I knew where you were coming from, and added my $.02.


----------



## Gunz (Feb 25, 2016)

In the past years since OIF U.S. strategy in the Pacific Rim has focused on containment of the PRC by building alliances with surrounding and neighboring countries, including Vietnam. The idea being in event of an actual hot war with China, we and our allies could conduct swarm attacks from these surrounding locations as opposed to an invasion of the Chinese mainland, which would arguably be a hopeless task.

Any bitterness I may have over the Vietnam War stems from the circumstances from that particular point in history and has nothing to do with current events or even with the Vietnamese people. Jane Fonda can suck my dick but I'd fight any day alongside Vietnamese. Better to have them as friends than as enemies...man for man I think they're better soldiers than your average PLA trooper.

I disagree with many of my fellow Vietnam vets who developed a chauvinistic contempt for the Vietnamese, partly because of brief encounters with undertrained ARVN units and partly because young Americans didn't have the patience or desire to understand the country they were fighting in.

China needs watching. I've made it a point over the past decade to study any and all open source intel regarding Chinese activities in the Americas. PLA intelligence teams have been active in Africa, Central and South America, even in Mexico, and always accompany PRC business delegations around the world. The Chinese Triads are active in Mexico and Panama, in human and arms trafficking. Whether they are legal, illegal, overt or covert, the PRC is exerting economic, political and military influence around the globe and in our hemisphere...even, apparently, conducting FID with various Central and South American rebel factions. IMV now is not the time to get ourselves in a huff over shit that happened 40 years ago.

But Hanoi Jane is still a traitorous cunt bitch and always will be.


----------



## Diamondback 2/2 (Feb 25, 2016)

Ocoka One said:


> But Hanoi Jane is still a traitorous cunt bitch and always will be.
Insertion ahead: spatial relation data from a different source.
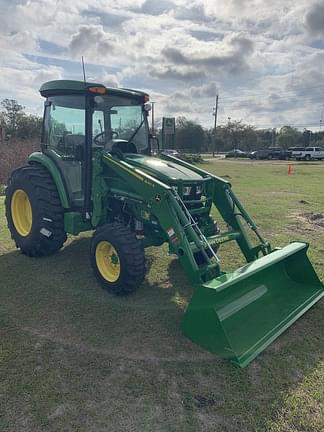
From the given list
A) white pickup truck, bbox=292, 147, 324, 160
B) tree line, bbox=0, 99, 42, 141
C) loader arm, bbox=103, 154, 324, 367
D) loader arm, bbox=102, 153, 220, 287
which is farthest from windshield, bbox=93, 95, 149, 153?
white pickup truck, bbox=292, 147, 324, 160

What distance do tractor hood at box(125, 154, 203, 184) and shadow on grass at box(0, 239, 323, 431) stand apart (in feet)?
4.71

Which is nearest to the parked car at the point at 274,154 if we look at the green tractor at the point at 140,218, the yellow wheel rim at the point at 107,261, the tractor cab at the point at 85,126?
the green tractor at the point at 140,218

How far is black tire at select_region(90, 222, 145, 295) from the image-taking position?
438 cm

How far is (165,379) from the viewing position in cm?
315

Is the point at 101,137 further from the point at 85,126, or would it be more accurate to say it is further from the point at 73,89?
the point at 73,89

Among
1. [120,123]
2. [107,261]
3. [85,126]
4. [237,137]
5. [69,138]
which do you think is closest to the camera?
[107,261]

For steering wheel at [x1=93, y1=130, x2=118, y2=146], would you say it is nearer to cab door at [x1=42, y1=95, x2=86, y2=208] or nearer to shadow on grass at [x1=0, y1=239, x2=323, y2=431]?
cab door at [x1=42, y1=95, x2=86, y2=208]

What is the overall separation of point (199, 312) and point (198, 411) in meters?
0.91

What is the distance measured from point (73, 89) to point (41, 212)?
1.82 m

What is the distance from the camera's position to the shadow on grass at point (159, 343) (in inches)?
114

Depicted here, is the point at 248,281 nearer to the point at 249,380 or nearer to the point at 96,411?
the point at 249,380

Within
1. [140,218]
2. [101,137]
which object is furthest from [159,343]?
[101,137]

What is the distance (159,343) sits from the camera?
368 centimetres

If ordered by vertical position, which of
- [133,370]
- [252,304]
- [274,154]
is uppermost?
[274,154]
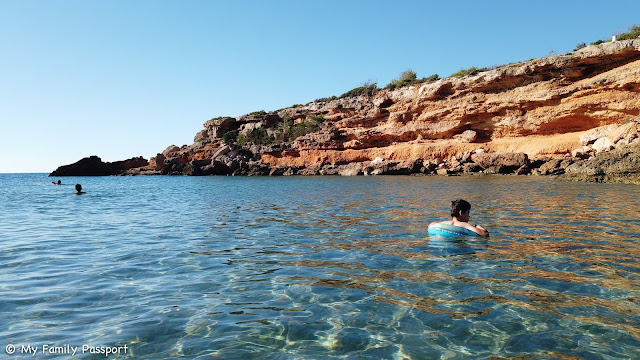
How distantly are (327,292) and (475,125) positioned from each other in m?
44.3

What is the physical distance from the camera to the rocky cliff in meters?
35.5

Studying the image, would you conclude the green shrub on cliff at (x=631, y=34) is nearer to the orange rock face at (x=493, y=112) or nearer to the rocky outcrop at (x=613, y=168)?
the orange rock face at (x=493, y=112)

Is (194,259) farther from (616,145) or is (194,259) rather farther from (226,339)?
(616,145)

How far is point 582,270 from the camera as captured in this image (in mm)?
5719

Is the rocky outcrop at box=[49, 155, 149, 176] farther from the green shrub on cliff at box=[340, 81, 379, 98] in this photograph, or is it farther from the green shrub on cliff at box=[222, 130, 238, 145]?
the green shrub on cliff at box=[340, 81, 379, 98]

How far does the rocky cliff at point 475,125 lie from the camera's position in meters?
35.5

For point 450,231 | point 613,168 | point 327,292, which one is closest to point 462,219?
point 450,231

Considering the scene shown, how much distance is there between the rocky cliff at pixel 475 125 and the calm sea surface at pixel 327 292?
924 inches

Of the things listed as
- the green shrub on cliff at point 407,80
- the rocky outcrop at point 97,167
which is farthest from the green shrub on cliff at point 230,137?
the green shrub on cliff at point 407,80

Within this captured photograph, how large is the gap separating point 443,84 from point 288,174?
70.6 feet

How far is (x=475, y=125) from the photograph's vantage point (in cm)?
4519

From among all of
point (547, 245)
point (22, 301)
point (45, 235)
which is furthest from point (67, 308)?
point (547, 245)

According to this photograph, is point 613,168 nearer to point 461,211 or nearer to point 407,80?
point 461,211

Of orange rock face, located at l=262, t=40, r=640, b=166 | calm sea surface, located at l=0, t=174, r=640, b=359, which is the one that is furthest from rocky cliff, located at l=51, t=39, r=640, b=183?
calm sea surface, located at l=0, t=174, r=640, b=359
And a favorable urinal target in most VFW posts.


----------



## Gunz (Feb 26, 2016)

SpitfireV said:


> At the end of the day you guys just love selling guns to anyone on the slightest pretense ;) (tongue in cheek before anyone starts waving a flag and getting their blood up



We're gonna invade you and smash all your crumpets.


----------



## Totentanz (Feb 26, 2016)

Ocoka One said:


> We're gonna invade you and smash all your crumpets.



And then set up shop in Middle Earth.

The asshole side of me has absolutely no problem with enabling our enemies' desire to slaughter each other en masse when the opportunity arises.  Might not be the right solution morally, but if the Vietnamese are willing to reduce the population of China then have at it.


----------



## AWP (Feb 26, 2016)

Totentanz said:


> The asshole side of me has absolutely no problem with enabling our enemies' desire to slaughter each other en masse when the opportunity arises.  Might not be the right solution morally, but if the Vietnamese are willing to reduce the population of China then have at it.



Governments should act in the best interests of their citizens and if that means some morally ambiguous or outright "morally-free" choices, so be it. People can't eat virtue nor does it shoot down aircraft.


----------



## Devildoc (Feb 26, 2016)

Ocoka One said:


> Any bitterness I may have over the Vietnam War stems from the circumstances from that particular point in history and has nothing to do with current events or even with the Vietnamese people. Jane Fonda can suck my dick but I'd fight any day alongside Vietnamese. Better to have them as friends than as enemies...man for man I think they're better soldiers than your average PLA trooper.
> 
> I disagree with many of my fellow Vietnam vets who developed a chauvinistic contempt for the Vietnamese, partly because of brief encounters with undertrained ARVN units and partly because young Americans didn't have the patience or desire to understand the country they were fighting in.



In full disclosure and due fairness, VN has made some enormous gains.  It has a top-10 economy in growth, the poverty level has dropped like a rock, tourism has exploded, and they are really trying hard to be a more upstanding nation in the world.

My exposure to Vietnamese people and Montagnards has been limited (the largest concentration of Montagnards in the US is fairly close by), but extraordinarily positive.


----------



## Devildoc (Feb 26, 2016)

Totentanz said:


> Might not be the right solution morally, but if the Vietnamese are willing to reduce the population of China then have at it.



Not disagreeing but nothing short of an all-out war will create any dent in the population of China......


----------



## Totentanz (Feb 26, 2016)

Devildoc said:


> Not disagreeing but nothing short of an all-out war will create any dent in the population of China......



A euphemism, not meant to be taken literally...


----------



## Devildoc (Feb 26, 2016)

Totentanz said:


> A euphemism, not meant to be taken literally...



Oh, I know.  It's the same thought a handful of countries have had over a couple thousand years and didn't realize the enormity of the task until too late.


----------



## AWP (Feb 26, 2016)

President Trump will fix China.


----------



## Frank S. (Feb 26, 2016)

"I bought my kidney in Tel-Aviv"

The country album spans the world and has been out since 1999.


----------



## Gunz (Feb 26, 2016)

Frank S. said:


> "I bought my kidney in Tel-Aviv"
> 
> The country album spans the world and has been out since 1999.



The guy who played the organ on that album was fantastic.


----------